The loss of surface area will eventually cause a person to become barrel chested and to breath through pursed lips in order to alter airway resistance. The body tries to make up for the lack of oxygen by increasing its red blood cell production. Patients with emphysema often end up with pink skin due to the increase in red blood cells. A lot of physical effort must be put into each breath and many calories are used. As a result, most emphysema patients are very thin. Eventually emphysema patients will require inhalers and possible a constant supply of oxygen.
Chronic bronchitis is also often caused by cigarette smoking. The cigarette smoke causes an excess production of mucous in the respiratory tree causing less surface area to be available for gas exchange. Unlike emphysema, chronic bronchitis does not cause the destruction of alveoli. Instead the alveoli are occluded by mucous plugs. Patients with chronic bronchitis typically have a history of cigarette use or respiratory infections and are often cyanotic and overweight.
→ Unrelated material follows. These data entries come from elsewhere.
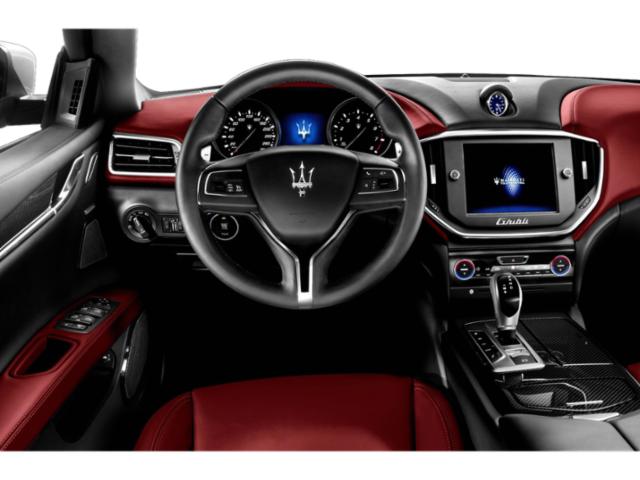 2018 Maserati Ghibli 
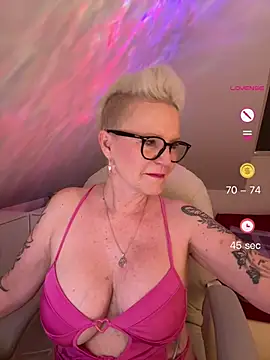 German Milf online show from 29, 5, 2026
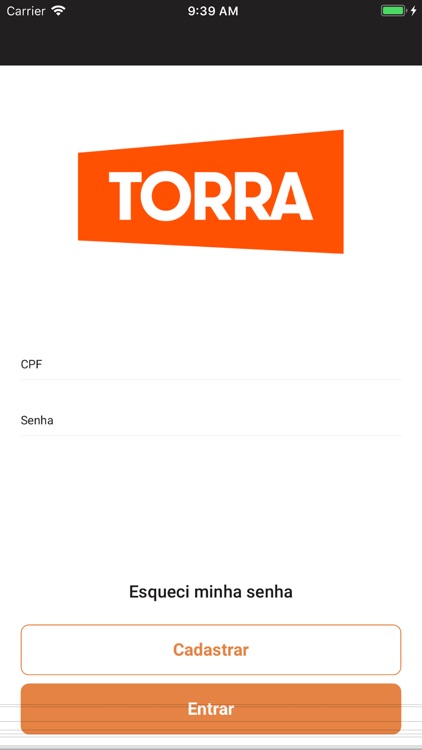 Cartão Torra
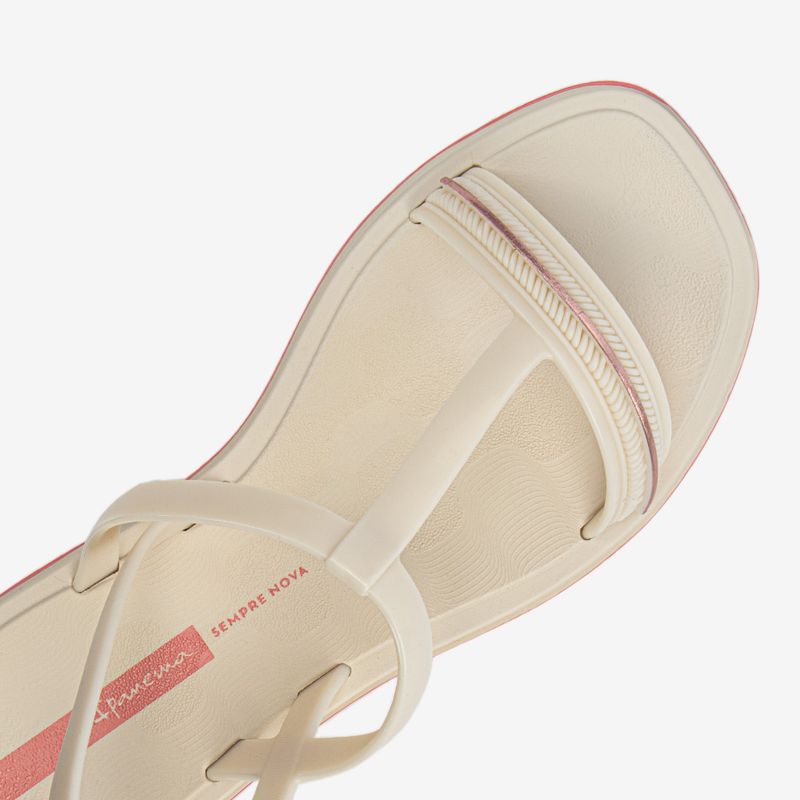 Sandalia Casual Hueso 2IPS03-1762466709128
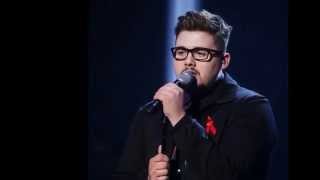 X Factor Che Chesterman forgets words to Hello [upl. by Turley]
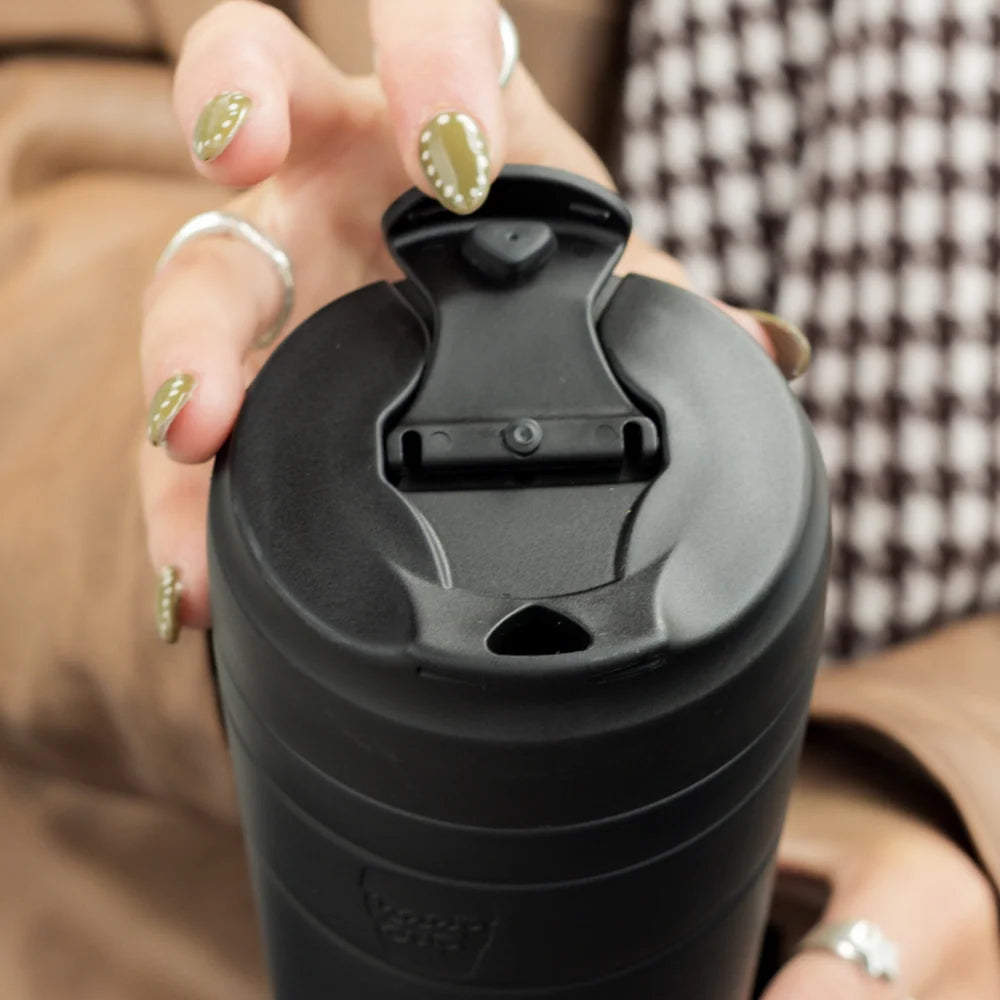KeepCup Commuter Travel Cup Black 340ml | Minimax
Asthma is another common respiratory problem that affects the young and the old. Asthma causes the chronic inflammation of the airways and has a two-phase response. In phase 1, leakage of fluid from the capillaries causes bronchial constriction and a reduction of expiratory airflow. Usually this phase will resolve itself in 1 to 2 hours. A bronchodilator can be used to break this phase sooner.
Phase 2 occurs within 6 to 8 hours after the initial onset. Edema and swelling result causing a decrease in expiratory airflow. Only anti-inflammatory medications are useful during this phase.